__TEXTO DE LECTURA__:
§

La pieza que me encontró era enorme y estaba muy vacía: una cama, cantidades de revistas apiladas, frazadas viejas, sillas de tres patas, viejos aparatos de gimnasia, grandes ventanas con los vidrios rotos. Yo le agradecí su entusiasmo; al día siguiente me mudé al Asilo.
—¿Y acá quién hace la comida?
—Alguno. Alguno va y la hace.
—¿Pero se fijan turnos, se organizan?
—No, de ninguna manera. Si hubiera turnos tendría que haber algún tipo de autoridad que los hiciera respetar.
—¿Y cómo están seguros de que alguien va a cocinar?
—No estamos. Pero casi siempre sucede. ¿Nos ves muy desnutridos?
No lo estaban. Cada noche, en el patio enorme del Asilo , todos los presentes —ocupantes, amigos, invitados— cenaban juntos lo que algunos habían preparado: son las cenas comunes, la base de la sociabilidad okupa y son, se jactan ellos, un invento italiano.
Alrededor, en el patio, en el viejo edificio, todo tipo de restos: pedazos de autos y de motos, más carritos de supermercado, más muebles en retazos, televisores descompuestos, pilas de libros, máquinas sin nombre. El Asilo está lleno de restos y quizás signifiquen: allí se recupera todo lo que la sociedad de consumo no consume, o ya consumió: capitalismo desechado, para hacer otra cosa. Los okupas tratan de armar con los restos del capital otros engendros. Para empezar, construirse una vida fuera de las normas y las leyes.
"Esto es la búsqueda, a través de la negación del principio de propiedad privada y pública, de la construcción de un ambiente donde no amenazan los estertores asmáticos de los numerosos pulmones sociales: la familia, la escuela, el trabajo, la discoteca —que no es más que la metadona del trabajo para el tiempo en que no se trabaja—, la droga —o sea el trabajo que sirve para soportar la familia, la escuela, la discoteca, etcétera", decía un folleto okupa hace unos años. Yo viví veinte días allí, con ellos, buscando los rastros de una historia, y fueron conmigo tan amables, absolutamente solidarios.

§

__TAREA 1__: Según el texto sobre el Asilo okupa, ¿de qué origen se jactan los okupas que son las cenas comunes?
__TAREA 2__: Continúa el texto sobre el Asilo okupa a partir de su última oración.
Las líneas de abajo no intervienen en nada de esto.

__DATOS DISPONIBLES__:
§

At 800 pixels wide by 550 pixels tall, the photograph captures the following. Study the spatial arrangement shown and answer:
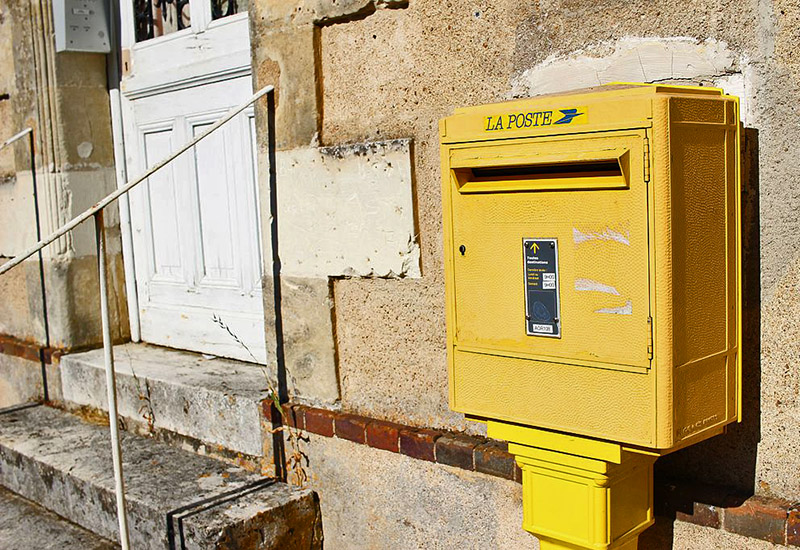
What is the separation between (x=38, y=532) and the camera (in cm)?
406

§

__RESPUESTA 1__: Se jactan de que son un invento italiano.

__RESPUESTA 2__:
—Tengo que ir hasta el centro. ¿Puedo agarrar una bicicleta?
—¿Hay?
—Sí, ahí hay un par.
—Entonces no preguntes, dale.
No es fácil acostumbrarse a que nadie te mira, nadie te controla, nadie piensa en juzgar lo que hacés. Al principio trataba todo el tiempo de dar explicaciones: al fin y al cabo eran mis anfitriones, los dueños de casa. "Dueños de casa" es una expresión demasiado cargada; de a poco fui entendiendo. Muchas tardes trataba de pensar en todo eso: mis ideas no siempre eran muy claras. Algunos de ellos trabajan en hospitales, escuelas, restoranes, obras en construcción; algunos no trabajan, otros trabajan en trabajos menos públicos. Pero su trabajo más activo es armarse sus vidas, no dejarse ganar por el sistema, instalarse en un mundo que ellos mismos controlan —en los límites de lo tolerado por el otro. Y lo hacen ahora, no mañana. La idea del aquí y ahora es como una versión en positivo del no-future punk: no es que no haya futuro, es que no hay que esperarlo.
—¿Y en qué consiste su militancia, sus actividades?
—Según, algunos hacen un volante, organizan alguna actividad, otros no, según cada uno quiera. Lo principal es mantenernos vivos y mantener vivo todo esto.
Quizás nada de lo que hacen sea muy extraordinario y, al mismo tiempo, todo lo que hacen es extraordinario —en sentido estricto: están inventándose un camino nuevo, lejos de los infinitos caminos ya trazados. Y eso es mucho, sea cual sea el resultado que esté dando.
El Asilo fue ocupado en 1994, pero la historia de sus ocupantes viene de mucho antes. A principios de los años ochenta el paisaje social italiano estaba desértico: la represión contra el terrorismo de los setentas, los famosos "años de plomo", había acabado con la mayor parte de las iniciativas políticas autónomas.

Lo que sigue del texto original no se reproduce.